Site: Mapping the Laira Bridge Wreck (1940s)
Techniques: Offset, Sketching, Photography, Metal wreck
The SHIPS Project have been recording all of the known shipwrecks near Plymouth as part of a wide-ranging study of the maritime heritage in the area. The work includes recording the wrecks on the foreshore as well as underwater.
The wreck of a steel barge lying alongside the Laira road bridge over the river Plym uncovers at low water on a spring tide (Fig. 1). The barge is small, does not have an engine and is one of many similar vessels abandoned along the rivers and creeks around Plymouth. But this site is easily accessible and the seabed it lies on is firm sand you can walk on so the wreck is often used for survey training and mapping experiments.
The aim of this survey was to produce a very basic record of the current state of the wreck. The work should use simple survey and recording methods to produce a plan view of the wreck that records basic dimensions and features. For simplicity the height differences across the site have been ignored.

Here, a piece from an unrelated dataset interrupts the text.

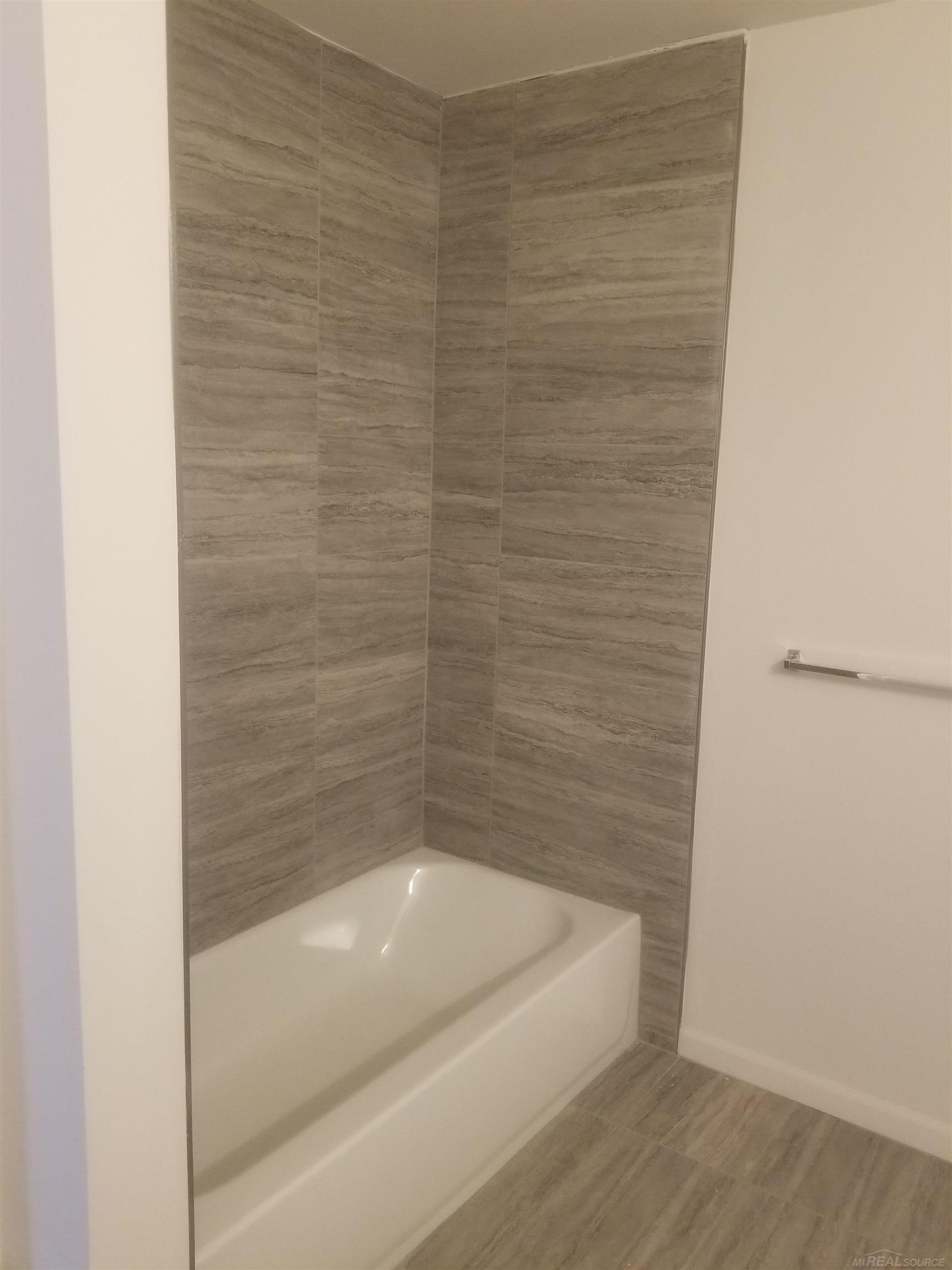 MLS #58050203125 image #7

More complex methods such as using a total station or 3D photogrammetry would produce a better record of this site but for this exercise the most simple methods were used.

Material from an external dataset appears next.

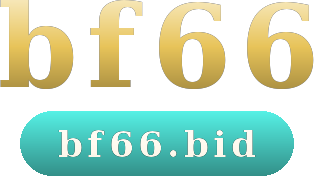 bf66 logo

Click on any small image below to show a larger version.
Only a very simple plan of the wreck site was required so simple recording and surveying methods were used, these include sketching, offset measurements plus photographs of particular features (Fig. 2)..
A tape measure was laid as a baseline through the middle of the wreck (C1 - C2). The baseline could not be laid in the middle of the ship over the keel as a tall structure at the stern was in the way. So the baseline was laid from the stem post aft so it lay alongside the structure and the stern post was positioned using an offset measurement (Point C16, Fig. 3). The wreck is small and the distances to measure were short so offsets were used instead of tie measurements.
Fig 3: Offset measurements from the baseline used to record the outline of the hull
Offset measurements from the baseline were used to form an outline of the hull. The hull is a very simple shape so only a few measurements were needed to create the outline (Fig. 4). The detail around the bow at control point C2 was added from photographs.
Fig 4: The hull outline drawn using the offset point positions as a guide
Detail survey points were used to position features on the bow and stern of the wreck, again positioned by offset measurements.
Fig 5: Features on the barge are located using detail points positioned with offset measurements
The spacing between the deck beams running across the ship was measured so they could be added to the plan. Two small areas of steel deck at the bow and stern were also added (Fig. 6).
Fig 6: Frames and steel decking drawn on the site plan
The remains of the timber deck in the hold of the ship were drawn. The timber extends under the sand and silt that fill the bow end of the hold but the extents are unknown. The area covered by sediment was drawn in over the deck beams producing the completed site plan.
Fig 7: The completed site plan in Site Recorder
Sketches and photographs were taken of features on the hull as they could be used to record particular details not easily captured by basic measurements. A 1m long scale was included in the photographs so dimensions could be taken and to make the photographs more understandable to people who had not seen the site. The scale in Fig. 8 was made from 10mm square aluminium tubing that was covered in alternate 100mm wide bands of yellow and black electrical tape.
The plan was drawn in Site Recorder starting with the outline of the hull. Deck and beams were drawn on separate layers to make it easy to change the colour of all of them at the same time when choosing the final colour scheme for the site plan. Next were added the features, again on a separate layer so they could be highlighted in a different colour . The overall hull shape was coloured to be darker to make the frames, details and deck stand out in the final plan (Fig. 10).
Fig 10: The final site plan exported from Site Recorder as a PDF file
The finished site plan was printed from Site Recorder as a high resolution A2 size PDF document then exported from Adobe Acrobat as a TIFF image. Adobe Photoshop was used to add the scale bar and labels.
This recording exercise used simple methods and produced a simple but useful two-dimensional plan of this site. The wreck has changed each visit with more of the sediment in the hold washed away or some part of the structure collapsed or missing. This plan is a record of the wreck in 2014 that can be adapted as the condition of the site deteriorates.